▸ **TEXT PASSAGE**:
-- start --

Big trouble in Little Tibet

Gavin McNett reports from the third annual Tibetan Freedom Concert

Published June 17, 1998 12:51PM (EDT)

There was a moment early Sunday when I found the crucial tableau, the
event-in-miniature that would define Tibet '98. The main force of
spectators was just pulling into the parking lot when some jokermobile
started blasting "Jumpin' Jack Flash" at stun volume. A couple of horns went off,
and kids leaned out of their car windows, laughing and flashing peace signs.
"Woo!" the tableau would've been inscribed. "It's a gas, gas, gas!"

I laughed, despite a twinge of pique at the nerve of it all -- 'cause
Saturday was not a gas, nor, for that matter, was it much like the canned
rock 'n' roll tragedy that appeared on the news. The facts as reported, in
case you haven't already heard, are like this: A storm swept through the
Washington, D.C., area on Saturday afternoon, uprooting trees and knocking
down power lines. At the third annual Tibetan Freedom Concert in RFK
Stadium, during a set by Herbie Hancock, lightning struck the crowd,
throwing a spectator 20 feet in the air and injuring a total of 11
concertgoers -- four critically. The concert was then canceled and the
audience removed from the arena, with no word as to whether the next day's
tickets would be honored.

-- end --

▸ **INFORMATION SHOWN**:

-- start --

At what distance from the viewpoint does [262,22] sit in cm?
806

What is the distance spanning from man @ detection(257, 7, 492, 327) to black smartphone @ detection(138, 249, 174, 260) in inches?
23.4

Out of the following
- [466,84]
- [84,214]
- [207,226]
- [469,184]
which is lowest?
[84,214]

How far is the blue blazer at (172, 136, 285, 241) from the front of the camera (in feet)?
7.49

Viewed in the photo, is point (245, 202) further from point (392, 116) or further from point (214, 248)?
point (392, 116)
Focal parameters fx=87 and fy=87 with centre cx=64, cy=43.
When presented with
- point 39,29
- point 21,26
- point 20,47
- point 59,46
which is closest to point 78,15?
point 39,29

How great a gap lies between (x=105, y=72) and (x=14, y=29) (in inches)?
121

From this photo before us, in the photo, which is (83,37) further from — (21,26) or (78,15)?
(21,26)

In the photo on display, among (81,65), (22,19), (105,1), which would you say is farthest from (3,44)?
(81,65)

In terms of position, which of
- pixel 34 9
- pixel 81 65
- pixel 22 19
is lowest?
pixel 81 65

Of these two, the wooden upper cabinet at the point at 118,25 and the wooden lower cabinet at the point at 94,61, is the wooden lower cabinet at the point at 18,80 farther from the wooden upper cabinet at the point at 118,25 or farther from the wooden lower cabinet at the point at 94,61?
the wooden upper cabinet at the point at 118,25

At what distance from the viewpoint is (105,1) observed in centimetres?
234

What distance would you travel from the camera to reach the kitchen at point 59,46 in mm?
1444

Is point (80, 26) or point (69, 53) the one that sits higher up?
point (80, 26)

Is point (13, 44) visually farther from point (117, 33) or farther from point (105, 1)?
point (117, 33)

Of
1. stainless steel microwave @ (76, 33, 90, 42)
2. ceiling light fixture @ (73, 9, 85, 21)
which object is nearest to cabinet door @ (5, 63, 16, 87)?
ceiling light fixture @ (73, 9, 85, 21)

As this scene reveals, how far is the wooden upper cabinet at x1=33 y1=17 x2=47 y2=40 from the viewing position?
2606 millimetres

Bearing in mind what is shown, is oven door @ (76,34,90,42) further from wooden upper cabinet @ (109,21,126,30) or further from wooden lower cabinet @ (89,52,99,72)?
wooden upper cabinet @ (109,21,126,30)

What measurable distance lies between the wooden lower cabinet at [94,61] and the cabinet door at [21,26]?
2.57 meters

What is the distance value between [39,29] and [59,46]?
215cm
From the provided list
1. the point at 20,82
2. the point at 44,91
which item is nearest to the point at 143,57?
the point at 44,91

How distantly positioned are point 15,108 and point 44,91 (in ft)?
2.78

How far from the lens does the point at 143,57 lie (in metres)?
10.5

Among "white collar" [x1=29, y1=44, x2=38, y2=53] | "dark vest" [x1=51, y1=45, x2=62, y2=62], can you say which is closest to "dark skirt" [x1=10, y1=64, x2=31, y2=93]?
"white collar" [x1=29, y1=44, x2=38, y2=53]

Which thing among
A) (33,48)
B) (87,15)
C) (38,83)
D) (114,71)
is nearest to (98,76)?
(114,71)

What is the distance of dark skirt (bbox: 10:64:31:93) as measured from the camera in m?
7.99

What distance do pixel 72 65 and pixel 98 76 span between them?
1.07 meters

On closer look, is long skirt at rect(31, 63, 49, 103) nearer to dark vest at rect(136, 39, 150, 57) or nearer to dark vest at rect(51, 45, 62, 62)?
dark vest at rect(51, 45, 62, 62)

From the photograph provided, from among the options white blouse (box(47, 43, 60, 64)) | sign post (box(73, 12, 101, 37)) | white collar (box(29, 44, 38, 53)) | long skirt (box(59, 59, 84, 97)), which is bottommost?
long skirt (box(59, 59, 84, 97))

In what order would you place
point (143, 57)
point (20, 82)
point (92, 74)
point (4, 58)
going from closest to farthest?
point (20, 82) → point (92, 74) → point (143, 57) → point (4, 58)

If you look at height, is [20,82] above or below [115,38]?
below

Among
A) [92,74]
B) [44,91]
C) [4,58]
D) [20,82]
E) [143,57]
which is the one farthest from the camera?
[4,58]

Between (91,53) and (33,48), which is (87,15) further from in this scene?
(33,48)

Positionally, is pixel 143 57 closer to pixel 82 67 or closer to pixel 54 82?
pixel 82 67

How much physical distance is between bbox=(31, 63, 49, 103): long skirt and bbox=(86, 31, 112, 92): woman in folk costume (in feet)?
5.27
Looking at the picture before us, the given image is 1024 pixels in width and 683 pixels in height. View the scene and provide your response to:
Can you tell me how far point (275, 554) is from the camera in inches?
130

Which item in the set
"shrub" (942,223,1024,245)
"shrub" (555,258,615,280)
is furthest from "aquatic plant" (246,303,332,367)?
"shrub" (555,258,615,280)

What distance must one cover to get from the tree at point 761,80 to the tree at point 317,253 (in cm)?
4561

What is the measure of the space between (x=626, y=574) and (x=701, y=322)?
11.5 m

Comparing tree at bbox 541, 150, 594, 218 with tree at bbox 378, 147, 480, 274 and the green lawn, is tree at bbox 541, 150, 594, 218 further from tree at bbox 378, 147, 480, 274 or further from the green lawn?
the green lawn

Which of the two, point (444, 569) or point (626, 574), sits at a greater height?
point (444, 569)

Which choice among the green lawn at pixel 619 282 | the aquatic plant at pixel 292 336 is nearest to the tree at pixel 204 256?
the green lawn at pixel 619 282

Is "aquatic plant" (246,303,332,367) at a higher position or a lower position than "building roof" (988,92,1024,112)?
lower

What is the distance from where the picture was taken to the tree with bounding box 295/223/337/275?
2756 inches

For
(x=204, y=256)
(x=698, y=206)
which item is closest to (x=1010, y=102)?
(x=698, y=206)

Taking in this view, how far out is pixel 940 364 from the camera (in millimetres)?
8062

-- end --

▸ **EXERCISE TASKS**:
- 1) For each statement below, say whether it agrees with the article about the Tibetan Freedom Concert. Answer yes or no, and quote the words from the article that decide it. (a) The lightning struck while Herbie Hancock was playing. (b) Five concertgoers were critically injured. (c) The song blasting from a car in the parking lot on Sunday was "Jumpin' Jack Flash."
- 2) According to the article about the Tibetan Freedom Concert, how far into the air was a spectator thrown when the lightning struck?

▸ **RESULTS IN ORDER**:
- 1)
(a) Yes: "during a set by Herbie Hancock, lightning struck the crowd"
(b) No: "injuring a total of 11 concertgoers -- four critically"
(c) Yes: "started blasting "Jumpin' Jack Flash" at stun volume"

- 2) The spectator was thrown 20 feet in the air.